In an independent benchmark the app recoded the following scores. Overall top-3 score: 17.75 % Overall top-1 precision: 13.19 % Overall top-3 precision: 21.77 % Average runtime: 27.47 msec Number of predictions: 28464 Total memory used: 443.24 MB
This project fulfils the Johns Hopkins Data Science course Capstone Project (via Coursera) requirements and demonstrates a way to alleviate some of the frustration and pain felt by mobile device users.
People are spending an increasing amount of time on their mobile devices for email, social networking, banking and a whole range of other activities.
Most mobile devices have a smart keyboard that makes it easier for people to type. One cornerstone of smart keyboards on mobile devices is the predictive text module.
This project demonstrates how such an app predicts the next word.
Use the first two words in trigram to do a lookup. Then interpolate scores from the bigram and unigram to arrive at a final score. Scores are ranked and the top 3 words are returned.If no trigram found backoff to the bigram.

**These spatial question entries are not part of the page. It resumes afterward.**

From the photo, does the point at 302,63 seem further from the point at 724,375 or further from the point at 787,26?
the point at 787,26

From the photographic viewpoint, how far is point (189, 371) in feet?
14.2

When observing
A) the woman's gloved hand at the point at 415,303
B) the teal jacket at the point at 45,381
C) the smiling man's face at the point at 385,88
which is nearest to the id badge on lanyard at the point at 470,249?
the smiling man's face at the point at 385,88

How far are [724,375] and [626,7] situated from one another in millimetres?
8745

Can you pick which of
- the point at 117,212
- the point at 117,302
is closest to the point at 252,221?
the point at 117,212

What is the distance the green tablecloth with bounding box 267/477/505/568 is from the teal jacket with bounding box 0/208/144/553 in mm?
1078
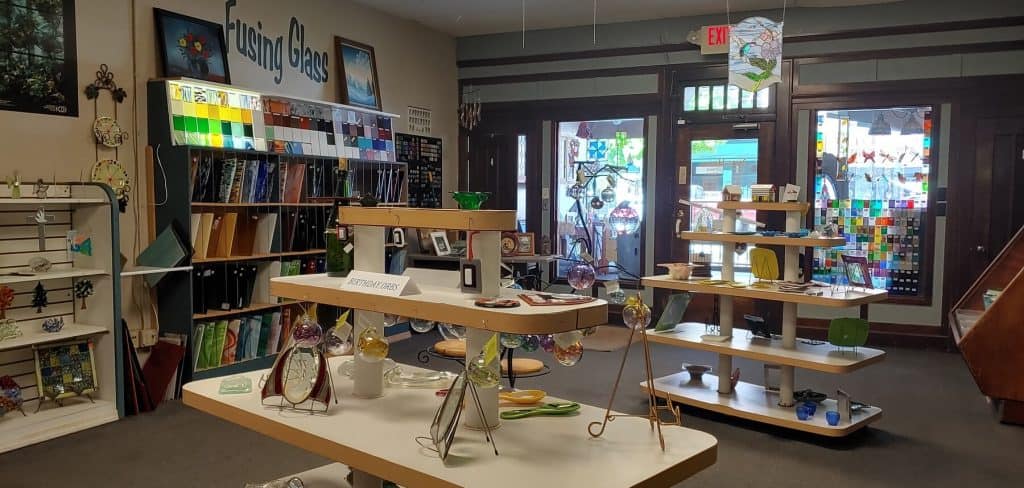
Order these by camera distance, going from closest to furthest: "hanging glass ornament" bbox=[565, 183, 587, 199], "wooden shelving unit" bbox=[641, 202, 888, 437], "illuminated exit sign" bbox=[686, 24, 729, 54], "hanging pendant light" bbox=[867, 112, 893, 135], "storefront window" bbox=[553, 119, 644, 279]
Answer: "wooden shelving unit" bbox=[641, 202, 888, 437]
"hanging pendant light" bbox=[867, 112, 893, 135]
"illuminated exit sign" bbox=[686, 24, 729, 54]
"storefront window" bbox=[553, 119, 644, 279]
"hanging glass ornament" bbox=[565, 183, 587, 199]

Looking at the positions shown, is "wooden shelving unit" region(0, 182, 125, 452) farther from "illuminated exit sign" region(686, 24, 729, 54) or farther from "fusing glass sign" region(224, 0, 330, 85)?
"illuminated exit sign" region(686, 24, 729, 54)

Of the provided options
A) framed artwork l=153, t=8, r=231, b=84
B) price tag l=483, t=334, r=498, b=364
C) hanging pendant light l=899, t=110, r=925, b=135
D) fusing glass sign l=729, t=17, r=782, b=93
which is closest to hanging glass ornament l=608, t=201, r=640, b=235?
fusing glass sign l=729, t=17, r=782, b=93

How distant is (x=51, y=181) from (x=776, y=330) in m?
5.81

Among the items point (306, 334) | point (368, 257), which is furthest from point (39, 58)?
point (306, 334)

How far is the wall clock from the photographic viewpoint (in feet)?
15.5

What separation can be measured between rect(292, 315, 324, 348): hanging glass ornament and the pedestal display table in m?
0.19

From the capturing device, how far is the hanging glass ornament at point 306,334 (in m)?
2.16

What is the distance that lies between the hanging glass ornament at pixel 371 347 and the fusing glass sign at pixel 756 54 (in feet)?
16.2

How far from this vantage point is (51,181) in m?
4.48

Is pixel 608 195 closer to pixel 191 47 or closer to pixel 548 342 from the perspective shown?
pixel 191 47

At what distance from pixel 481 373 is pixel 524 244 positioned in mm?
5281

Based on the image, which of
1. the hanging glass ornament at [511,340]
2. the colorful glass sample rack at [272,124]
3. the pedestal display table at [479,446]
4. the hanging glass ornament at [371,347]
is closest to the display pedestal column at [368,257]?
the hanging glass ornament at [371,347]

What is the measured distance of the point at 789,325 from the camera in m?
4.50

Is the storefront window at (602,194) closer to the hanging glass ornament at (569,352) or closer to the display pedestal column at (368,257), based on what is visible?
the display pedestal column at (368,257)
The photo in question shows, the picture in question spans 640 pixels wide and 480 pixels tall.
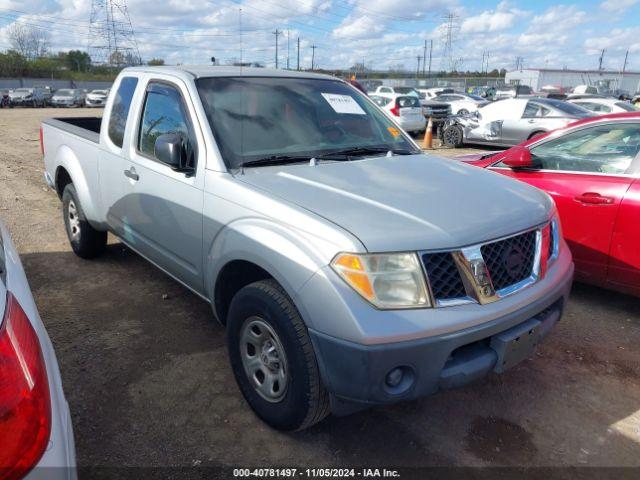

If no bigram found backoff to the unigram.
The trigram formula for Modified Kneser Ney Interpolated Smoothing
\( P_{KN}(w_3|w_1,w_2) = \frac{max(C(w_1,w_2,w_3) - D,0)}{C(w_1,w_2)} + D* \frac{N(w_1,w_2,\cdot)}{C(w_1,w_2)} * (\frac{max(N(\cdot,w_2,w_3) - D,0)}{N(\cdot,w_2,\cdot)} + D * \frac{N(w_2,\cdot)}{N(\cdot,w_2,\cdot)} * \frac{N(\cdot,w_3)}{N(\cdot,\cdot)}) \)
\( C \) is actual frequency counts, \( N \) is the continuation counts as defined by Kneser Ney, and \( D \) is the discount. Modified Kneser Ney uses three (3) distinct discount values, calculated from frequency of frequencies seen once, twice, three or more times.
In an independent benchmark the app recoded the following scores.
Usage & Description
This application consist of two sections the next word predictor and a documentation page. You type an input phrase into the box provided and the app predicts the next word you will type.
The app can be found at https://terryscantlebury.shinyapps.io/nextword/
For the best browsing experience, while running NextWord, use Chrome or Firefox - not Edge.